BEGIN Stored data

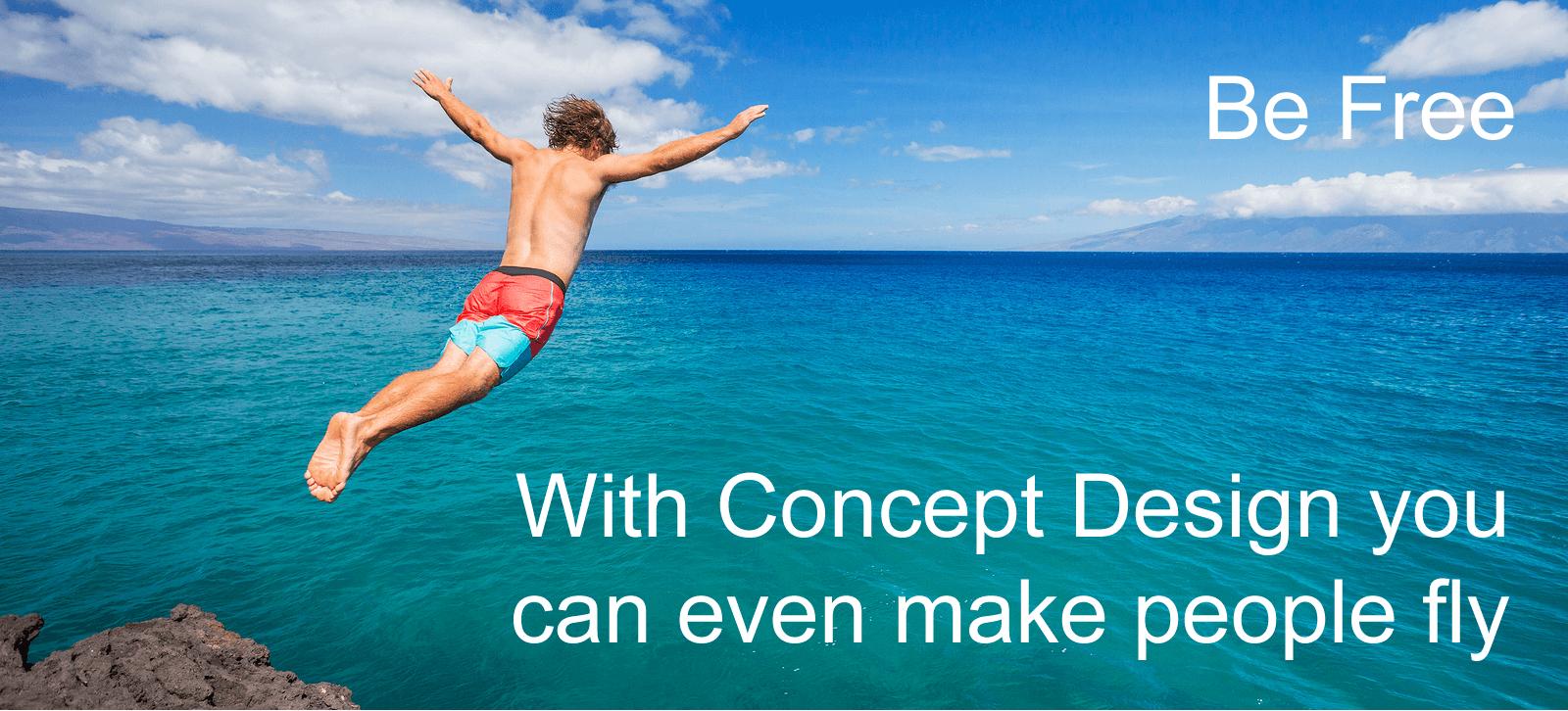 Concept Design Solution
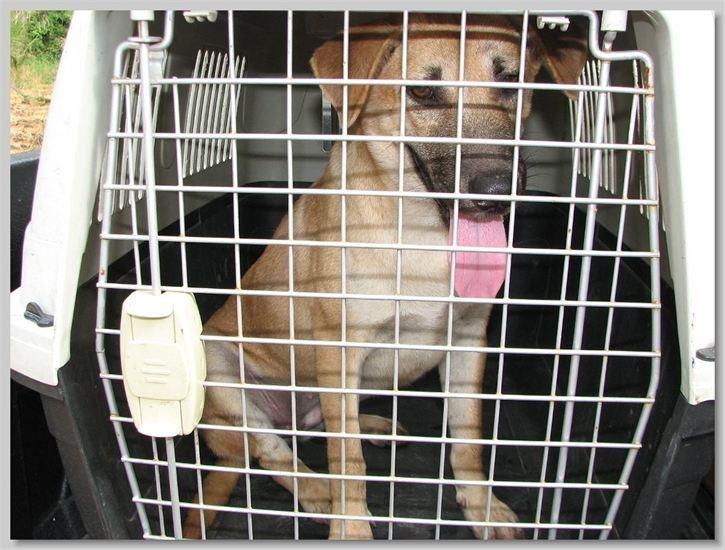 hundehilfe thailand kastr. hündin -pumpui-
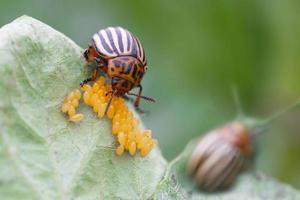 besouro de batata de colorado foto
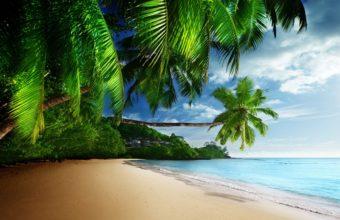 Tropical Beach 4K Ultra HD Wallpaper 3840x2160 340x220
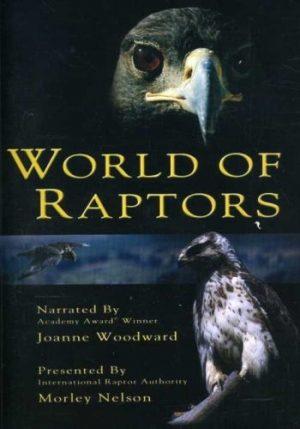 World Of Raptors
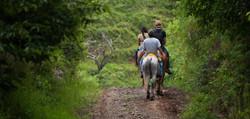 Resized horses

END Stored data

Write out the data again word for word, minus any images.

 Concept Design Solution
 hundehilfe thailand kastr. hündin -pumpui-
 besouro de batata de colorado foto
 Tropical Beach 4K Ultra HD Wallpaper 3840x2160 340x220
 World Of Raptors
 Resized horses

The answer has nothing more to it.